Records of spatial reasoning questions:
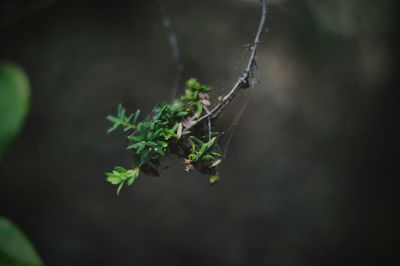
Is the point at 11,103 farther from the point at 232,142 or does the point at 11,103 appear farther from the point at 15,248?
the point at 232,142

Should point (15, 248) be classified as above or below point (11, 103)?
below

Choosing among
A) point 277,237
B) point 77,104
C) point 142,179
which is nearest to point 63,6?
point 77,104

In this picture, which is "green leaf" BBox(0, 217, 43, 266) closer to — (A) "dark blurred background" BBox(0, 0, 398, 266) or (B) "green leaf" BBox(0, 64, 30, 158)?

__EXERCISE BRIEF__: Rewrite every entry above, replacing "classified" with "described" and leaving everything else unchanged. Leave out the pictures.

__TASK RESULT__:
Is the point at 11,103 farther from the point at 232,142 or does the point at 11,103 appear farther from the point at 15,248?
the point at 232,142

Should point (15, 248) be described as above or below point (11, 103)?
below

Choosing among
A) point 277,237
B) point 77,104
C) point 142,179
which is nearest to point 63,6?
point 77,104

In this picture, which is "green leaf" BBox(0, 217, 43, 266) closer to — (A) "dark blurred background" BBox(0, 0, 398, 266) or (B) "green leaf" BBox(0, 64, 30, 158)?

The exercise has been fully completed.